DESCRIPTION OF THE TASK
Lines before the one containing "Despite the challenges" are to be left out; that line and every line after it, through the last line below, are to be reproduced exactly.

[Source data]
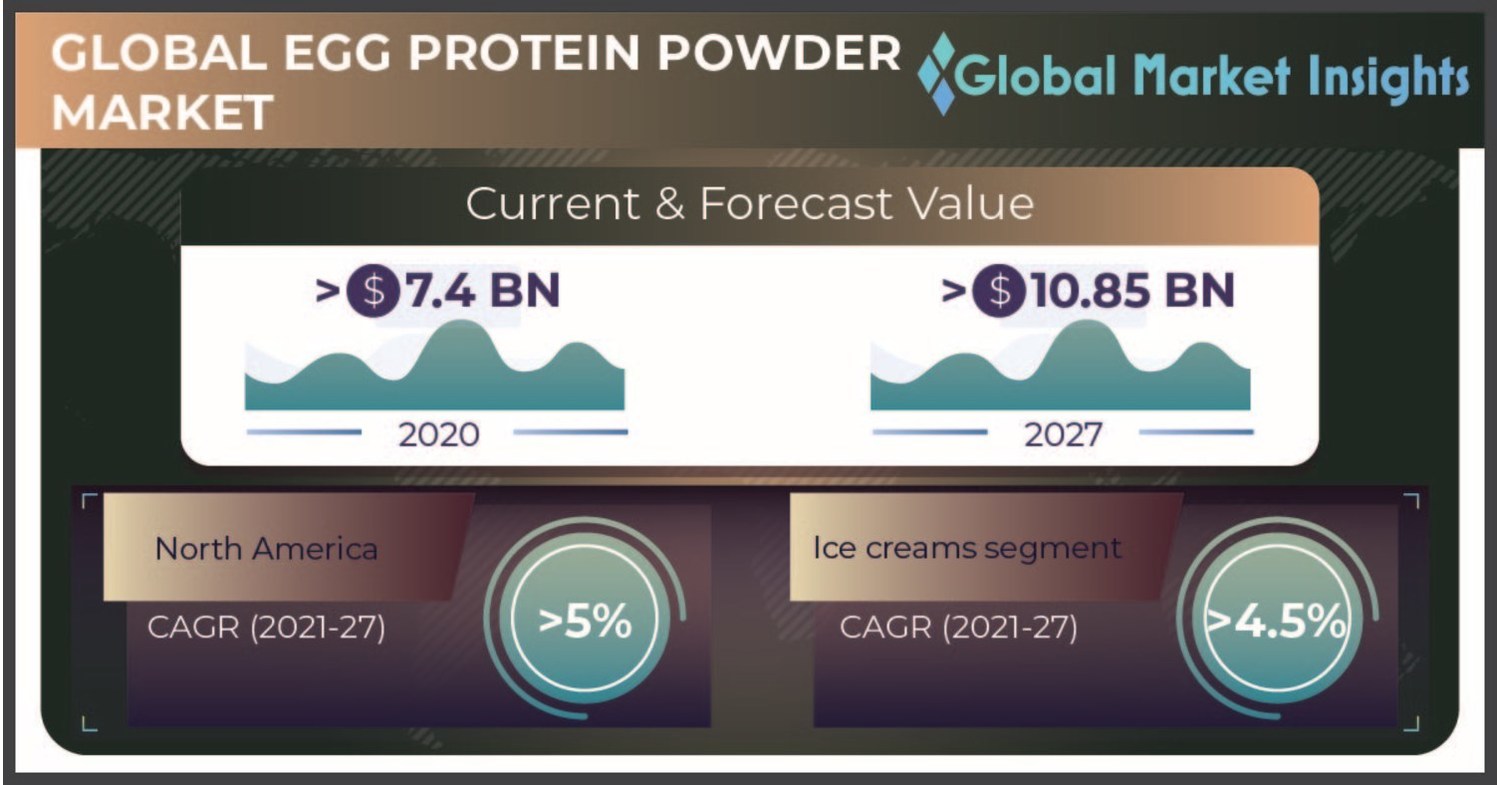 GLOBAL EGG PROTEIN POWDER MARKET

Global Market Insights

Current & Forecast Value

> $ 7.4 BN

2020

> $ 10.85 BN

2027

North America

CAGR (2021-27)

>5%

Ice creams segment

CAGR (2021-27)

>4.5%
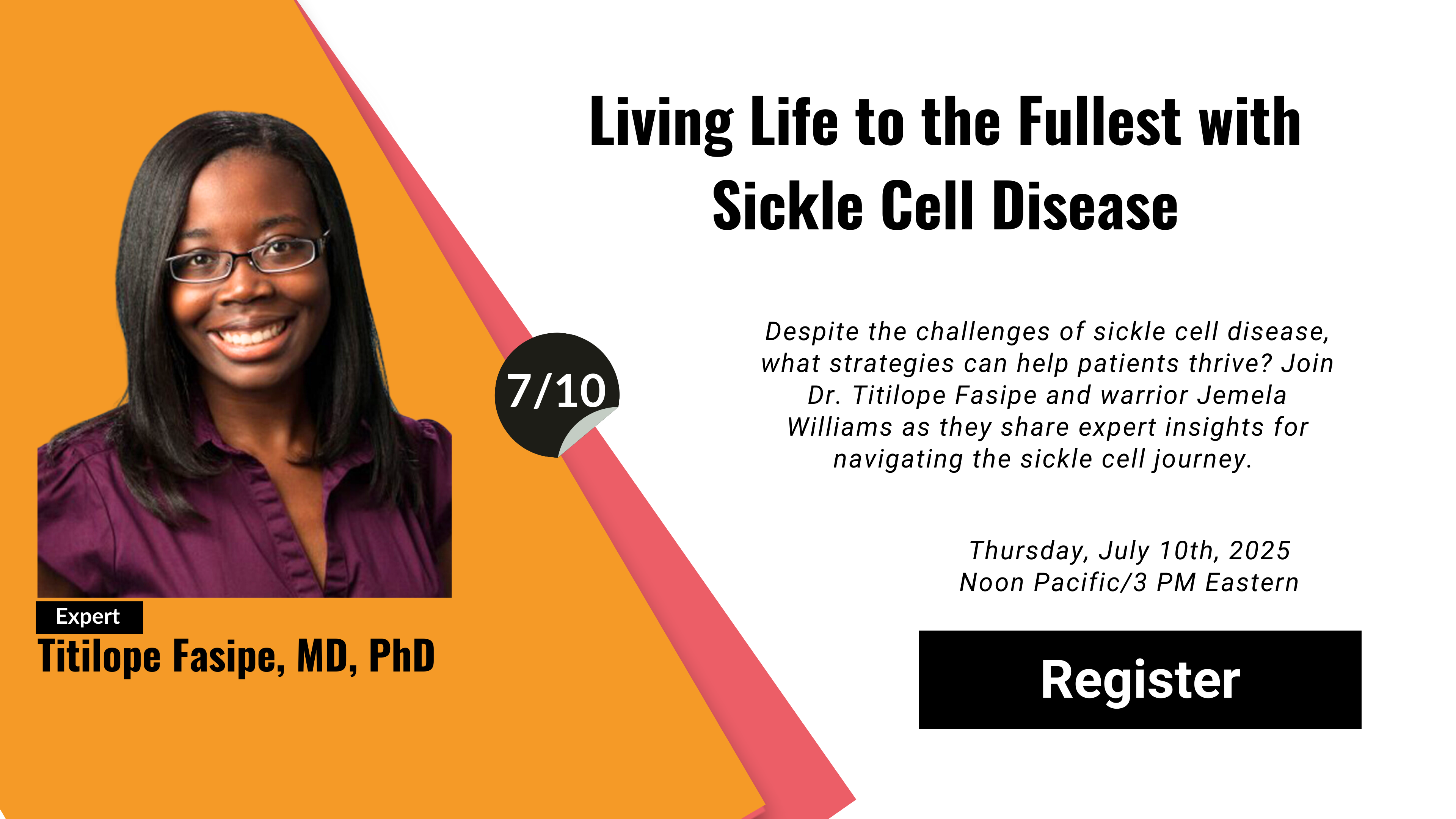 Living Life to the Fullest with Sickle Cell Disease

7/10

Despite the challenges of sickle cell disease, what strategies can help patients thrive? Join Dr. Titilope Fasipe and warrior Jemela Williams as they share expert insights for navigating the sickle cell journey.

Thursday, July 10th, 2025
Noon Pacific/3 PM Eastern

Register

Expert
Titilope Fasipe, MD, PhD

RESULT FOR THIS EXERCISE
Despite the challenges of sickle cell disease, what strategies can help patients thrive? Join Dr. Titilope Fasipe and warrior Jemela Williams as they share expert insights for navigating the sickle cell journey.

Thursday, July 10th, 2025
Noon Pacific/3 PM Eastern

Register

Expert
Titilope Fasipe, MD, PhD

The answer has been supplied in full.